Document text —
------------------------------------------------

1.
Special interests' influence over
Congress has become excessive. It causes government to
promote special interests'
well-being over the people's
well-being.
As a direct consequence, each year government squanders at least
$350 billion of the
people's wealth—over $4,000 per year from a family of four.
Moreover, the related
moral
decay in our highest elected officials now permeates governance and the business
elite, as evidenced by gross malfeasance, corruption, and
government-sanctioned theft in many of our
most trusted institutions. The situation is intolerable; we
cannot permit it to stand.
Ideally,
in our republic the people can elect representatives who will solve these problems.
Unfortunately, special interests—for
example, big business, K-street lobbyists, multi-national corporations,
military-industrial complex, foreign governments—already influence
most candidates long before
the people vote. Today, our constitutional checks and balances cannot restrain the
impact of media's enormous cost and its extremely persuasive technologies.
The resulting huge campaign spending by special interests translates into almost
permanent reelection of their chosen candidates. Inevitably, those
elected have major obligations to their contributors.
Congress cannot
and will not resolve
these problems because solutions are contrary to the personal
interests of a majority of its members. Voters may change
political leadership, but, despite campaign promises, improvements are
cosmetic and temporary because the underlying causes
remain unchanged. Evidence shows
that these systemic problems continue to grow. The Constitution's preamble
defines fundamental concepts of our republic—government must promote the general welfare. Excessive promotion of
special interests' welfare over the people is clearly dysfunctional governance.

------------------------------------------------

What to work on —
[1] Print the portion of the passage on special interests' influence over Congress starting with "As a direct" and going on through "it to stand.".
[2] Go on with the essay on special interests and Congress from the point where it stops.

(Source records)
------------------------------------------------

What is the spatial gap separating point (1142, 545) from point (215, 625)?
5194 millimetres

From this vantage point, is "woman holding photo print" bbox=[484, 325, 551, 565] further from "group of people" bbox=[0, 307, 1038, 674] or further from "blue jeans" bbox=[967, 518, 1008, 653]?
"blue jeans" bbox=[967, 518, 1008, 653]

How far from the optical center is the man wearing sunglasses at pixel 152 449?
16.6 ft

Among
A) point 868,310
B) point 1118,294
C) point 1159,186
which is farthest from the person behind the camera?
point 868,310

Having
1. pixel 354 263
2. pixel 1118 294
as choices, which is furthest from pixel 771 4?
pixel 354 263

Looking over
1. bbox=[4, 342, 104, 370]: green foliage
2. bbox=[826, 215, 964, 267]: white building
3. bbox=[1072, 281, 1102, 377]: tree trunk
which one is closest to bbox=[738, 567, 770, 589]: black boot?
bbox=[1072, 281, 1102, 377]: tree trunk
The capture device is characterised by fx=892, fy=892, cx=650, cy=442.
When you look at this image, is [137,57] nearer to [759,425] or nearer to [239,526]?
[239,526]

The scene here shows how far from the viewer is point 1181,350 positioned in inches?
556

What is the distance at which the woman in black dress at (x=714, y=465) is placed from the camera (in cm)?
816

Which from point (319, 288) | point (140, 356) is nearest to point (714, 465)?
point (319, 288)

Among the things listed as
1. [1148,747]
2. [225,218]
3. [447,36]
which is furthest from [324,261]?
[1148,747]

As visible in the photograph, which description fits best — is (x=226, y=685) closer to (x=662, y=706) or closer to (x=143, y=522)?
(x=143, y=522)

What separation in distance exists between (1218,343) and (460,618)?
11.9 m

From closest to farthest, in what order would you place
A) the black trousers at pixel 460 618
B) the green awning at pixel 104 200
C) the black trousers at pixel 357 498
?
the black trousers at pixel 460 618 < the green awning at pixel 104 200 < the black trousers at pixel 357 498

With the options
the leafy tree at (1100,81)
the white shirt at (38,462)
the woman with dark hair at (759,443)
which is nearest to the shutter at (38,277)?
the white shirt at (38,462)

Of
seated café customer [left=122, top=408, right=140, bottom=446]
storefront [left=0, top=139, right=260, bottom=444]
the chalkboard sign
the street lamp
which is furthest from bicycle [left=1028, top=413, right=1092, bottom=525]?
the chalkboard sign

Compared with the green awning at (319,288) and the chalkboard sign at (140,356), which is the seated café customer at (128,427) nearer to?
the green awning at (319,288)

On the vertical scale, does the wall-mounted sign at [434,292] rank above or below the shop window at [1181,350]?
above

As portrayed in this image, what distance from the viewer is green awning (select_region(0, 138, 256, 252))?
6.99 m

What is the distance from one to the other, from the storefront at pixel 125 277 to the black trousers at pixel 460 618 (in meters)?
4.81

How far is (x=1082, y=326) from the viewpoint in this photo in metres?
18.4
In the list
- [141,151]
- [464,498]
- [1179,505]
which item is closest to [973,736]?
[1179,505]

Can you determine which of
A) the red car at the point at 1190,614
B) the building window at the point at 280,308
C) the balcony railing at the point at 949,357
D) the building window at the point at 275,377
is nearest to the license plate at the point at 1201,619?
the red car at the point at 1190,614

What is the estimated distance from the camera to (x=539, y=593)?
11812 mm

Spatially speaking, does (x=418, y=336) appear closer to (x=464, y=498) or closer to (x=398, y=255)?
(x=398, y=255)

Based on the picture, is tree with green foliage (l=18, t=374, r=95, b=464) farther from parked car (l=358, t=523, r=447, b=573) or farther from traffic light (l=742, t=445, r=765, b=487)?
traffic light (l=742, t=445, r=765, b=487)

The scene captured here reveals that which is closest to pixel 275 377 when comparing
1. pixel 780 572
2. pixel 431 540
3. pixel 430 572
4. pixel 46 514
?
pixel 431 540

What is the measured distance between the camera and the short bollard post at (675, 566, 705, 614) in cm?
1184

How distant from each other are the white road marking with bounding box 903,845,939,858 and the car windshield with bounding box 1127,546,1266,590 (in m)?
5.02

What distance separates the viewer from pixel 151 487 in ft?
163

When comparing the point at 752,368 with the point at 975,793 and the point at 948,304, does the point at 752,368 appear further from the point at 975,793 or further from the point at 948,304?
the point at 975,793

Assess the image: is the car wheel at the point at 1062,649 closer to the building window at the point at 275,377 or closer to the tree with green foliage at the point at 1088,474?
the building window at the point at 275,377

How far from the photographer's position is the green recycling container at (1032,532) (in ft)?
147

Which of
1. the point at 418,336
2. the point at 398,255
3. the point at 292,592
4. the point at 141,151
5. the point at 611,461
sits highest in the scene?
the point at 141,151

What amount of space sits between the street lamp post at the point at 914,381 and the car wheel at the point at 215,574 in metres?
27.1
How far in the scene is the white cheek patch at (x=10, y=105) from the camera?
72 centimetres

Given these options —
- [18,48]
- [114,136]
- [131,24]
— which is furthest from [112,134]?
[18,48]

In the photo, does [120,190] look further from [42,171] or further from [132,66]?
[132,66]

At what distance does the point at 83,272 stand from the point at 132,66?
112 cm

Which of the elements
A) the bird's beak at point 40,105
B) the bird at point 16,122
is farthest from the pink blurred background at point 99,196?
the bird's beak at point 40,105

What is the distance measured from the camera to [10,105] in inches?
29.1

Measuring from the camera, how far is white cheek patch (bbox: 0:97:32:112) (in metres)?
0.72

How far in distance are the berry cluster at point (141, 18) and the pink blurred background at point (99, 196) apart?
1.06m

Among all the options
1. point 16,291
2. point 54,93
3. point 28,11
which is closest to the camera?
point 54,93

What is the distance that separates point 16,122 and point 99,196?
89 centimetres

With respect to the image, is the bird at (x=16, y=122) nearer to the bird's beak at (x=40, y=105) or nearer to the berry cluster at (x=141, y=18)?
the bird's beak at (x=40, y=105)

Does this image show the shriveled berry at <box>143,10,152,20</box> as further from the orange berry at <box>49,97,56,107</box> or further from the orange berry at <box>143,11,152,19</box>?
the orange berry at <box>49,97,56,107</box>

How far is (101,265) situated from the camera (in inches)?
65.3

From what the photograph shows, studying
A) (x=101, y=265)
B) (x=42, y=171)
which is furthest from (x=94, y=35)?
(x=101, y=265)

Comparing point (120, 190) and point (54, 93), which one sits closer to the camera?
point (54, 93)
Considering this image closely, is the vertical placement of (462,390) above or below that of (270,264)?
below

------------------------------------------------

Written responses —
[1]
As a direct consequence, each year government squanders at least
$350 billion of the
people's wealth—over $4,000 per year from a family of four.
Moreover, the related
moral
decay in our highest elected officials now permeates governance and the business
elite, as evidenced by gross malfeasance, corruption, and
government-sanctioned theft in many of our
most trusted institutions. The situation is intolerable; we
cannot permit it to stand.

[2]
We
would be stupid to permit the managers of a NYSE company to set their
own pay, perquisites, ethics, rules of operation—we know that such a
company would perform disastrously. Nevertheless, we permit
congresspersons to do exactly this. How can we retain the benefits of
good representative government while providing oversight control to keep
congresspersons responsive to our wellbeing after we elect them?
The solution must lie in improved checks and balances—it
is manifestly futile to keep hoping
that a preponderance of congresspersons will somehow overcome their human nature.
The literature abounds with authors who criticize government but offer
no solution or hope that Congress will somehow implement a solution. This Plan takes a different approach, relying on the States and the
People to enforce a solution without congressional support. The plan follows the
explicit remedy prescribed by the
Founding Fathers
in the U.S. constitution—it conforms strictly to the written word of the
U.S. Constitution.
2. Only the
people
can control congressional excesses.
History has repeatedly proved that Congress cannot and will not do it. Constitutional separation of powers
bars such control by the President, Judiciary or
States.
Moreover, a commission of appointed or elected members cannot have this power
both because
it is
constitutionally unqualified and because members are open to
manipulation
both
by special interests and by Congress.
Politics is about power. Because congressional maneuvers
and special interests largely nullify the people's votes, the people
retain very little federal power. Nationwide Citizens'
Ballot
Initiatives are the
only constitutional way
for the people to gain significant power to set things right. However,
the approach taken in the U.S. for State and City initiatives is
inadequate—not least because they are wide open to special interests'
abuses. Consequently, this Plan uses a nationwide ballot Initiative process
that is a great
improvement over that used in the States. In particular, it
has ample safeguards ensuring that special interests can
never gain control, that ballot
initiatives will be
important and
clear, that Initiatives receive
extensive public
feedback
before they get onto the ballot, and that the number of initiatives will
not
overload the voters.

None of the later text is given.